Claims 1, 3, 6, 8, 11, and 13 are rejected under 35 U.S.C. 103 as being unpatentable over Garg, Gaurav & Hegde, Srinidhi & Perla, Ramakrishna & Jain, Varun & Vig, Lovekesh & Hebbalaguppe, Ramya. (2019). DrawInAir: A Lightweight Gestural Interface Based on Fingertip Regression. In: Leal-Taixé L., Roth S. (eds) Computer Vision – ECCV 2018 Workshops. ECCV 2018. Lecture Notes in Computer Science, vol 11134. Springer, Cham. https://doi.org/10.1007/978-3-030-11024-6_15.  [retrieved on May 18, 2021].  Retrieved from the Internet:  https://link.springer.com/content/pdf/10.1007%2F978-3-030-11024-6_15.pdf.  (Hereinafter referred to as “Garg”) in view of Dani, Meghal & Garg, Gaurav & Perla, Ramakrishna & Hebbalaguppe, Ramya.  (2018).
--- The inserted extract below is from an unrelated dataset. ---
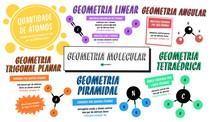 mapa mental geometria molecular e polaridades - Descomplica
Mid-Air Fingertip-Based User Interaction in Mixed Reality. 2018 IEEE International Symposium on Mixed and Augmented Reality Adjunct (ISMAR-Adjunct), 2018, pp. 174-178, doi: 10.1109/ISMAR-Adjunct.2018.00061. [retrieved on May 18, 2021].  Retrieved from the Internet:  https://ieeexplore.ieee.org/stamp/stamp.jsp?tp=&arnumber=8699224.  (Hereinafter referred to as “Dani”), further in view of Kumar et al. (US 20170161555 A1) (Hereinafter referred to as “Kumar”), further in view of Islam, Md Jahidul.  (2018).  Understanding Human Motion and Gestures for Underwater Human-Robot Collaboration.  https://doi.org/10.48550/arXiv.1804.1804.02479.  [retrieved on September 28, 2022].  Retrieved from the Internet:  https://arxiv.org/pdf/1804.02479.pdf.  (Hereinafter referred to as “Islam”).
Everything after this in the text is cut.